In California, hope for student mental health care
California’s colleges and universities have made strides in providing mental health care to students—when higher ed as a whole has struggled to keep up with a growing demand for services. Recent studies suggest that up to one-third of college students suffer mental health problems.
California’s Mental Health Act, passed in 2004, assesses a 1 percent tax on residents whose personal income exceeds $1 million a year, providing an annual $8 million toward mental health care and early intervention measures for public colleges and universities.
A Rand Corporation analysis found student use of mental health services increased 13 percent in fiscal year 2013-14, and an additional 329 students graduated as a result of receiving these services. A 2009 University of Michigan student survey linked depression to lower GPAs and a greater risk of dropping out.
In the California State University System, the grant funded extensive mental healthcare training for administrators, faculty and students. Sessions focused on suicide intervention skills, mental health first aid, and the “question, persuade and refer” (QPR) model of communicating with distressed students, says Ray Murillo, the system’s director of student programs.
QPR trains staff to recognize and respond accordingly when a student is demonstrating suicidal behavior.
Those who attended the CSU sessions also became certified to provide ongoing suicide prevention and mental health training on their home campus, he says.
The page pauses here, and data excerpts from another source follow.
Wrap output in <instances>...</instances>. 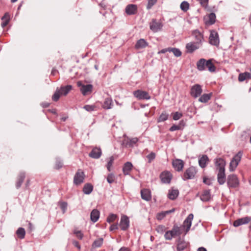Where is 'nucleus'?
<instances>
[{
	"mask_svg": "<svg viewBox=\"0 0 251 251\" xmlns=\"http://www.w3.org/2000/svg\"><path fill=\"white\" fill-rule=\"evenodd\" d=\"M197 173V170L196 168L193 166H191L184 172L182 176V179L184 180L193 179L194 178Z\"/></svg>",
	"mask_w": 251,
	"mask_h": 251,
	"instance_id": "f257e3e1",
	"label": "nucleus"
},
{
	"mask_svg": "<svg viewBox=\"0 0 251 251\" xmlns=\"http://www.w3.org/2000/svg\"><path fill=\"white\" fill-rule=\"evenodd\" d=\"M209 43L210 45L218 47L220 44V39L218 32L214 30H210L209 37Z\"/></svg>",
	"mask_w": 251,
	"mask_h": 251,
	"instance_id": "f03ea898",
	"label": "nucleus"
},
{
	"mask_svg": "<svg viewBox=\"0 0 251 251\" xmlns=\"http://www.w3.org/2000/svg\"><path fill=\"white\" fill-rule=\"evenodd\" d=\"M194 215L192 213L188 215L187 218L185 219L181 226L182 229H184V234L185 235L190 230V227L192 225V221L193 219Z\"/></svg>",
	"mask_w": 251,
	"mask_h": 251,
	"instance_id": "7ed1b4c3",
	"label": "nucleus"
},
{
	"mask_svg": "<svg viewBox=\"0 0 251 251\" xmlns=\"http://www.w3.org/2000/svg\"><path fill=\"white\" fill-rule=\"evenodd\" d=\"M133 96L139 100H148L151 97L148 92L141 90H137L133 92Z\"/></svg>",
Mental health awareness activities takes many forms, including:
- Campuswide health and wellness fairs
- Awareness efforts to eradicate stigma associated with mental health disorders
- Peer-to-peer programs in which students act as mentors for their classmates
- Student organizations such as Active Minds, a group working on several California campuses to promote mental wellness events
- Classroom presentations by counseling and psychological services staff
CSU offers commuter students depression screenings at campus health centers and mental health links in student portals, Murillo says. The university reaches out to commuters via email and social media and sends promotional materials about emergency hotlines and support groups.
CSU also collaborated with the state’s two other higher education systems, holding regular meetings where program managers discuss challenges and share successful tactics, says Ann Collentine, program director of the California Mental Health Services Authority.
As a result, CSU adopted the University of California’s Red Folder, a faculty guide for responding to distressed students. CSU also now uses communication strategies first demonstrated in California’s community college system, she says.
In total, grant money trained 17,238 students, staff, faculty and administrators, and 424 police officers from 72 police agencies. It also allowed campuses to formalize and strengthen existing partnerships with local counties and agencies to expand services, says Murillo.
“These education and training activities lead to increased knowledge and awareness on campuses,” says Murillo. “[This is how we are] lessening the stigma associated with student mental health issues.”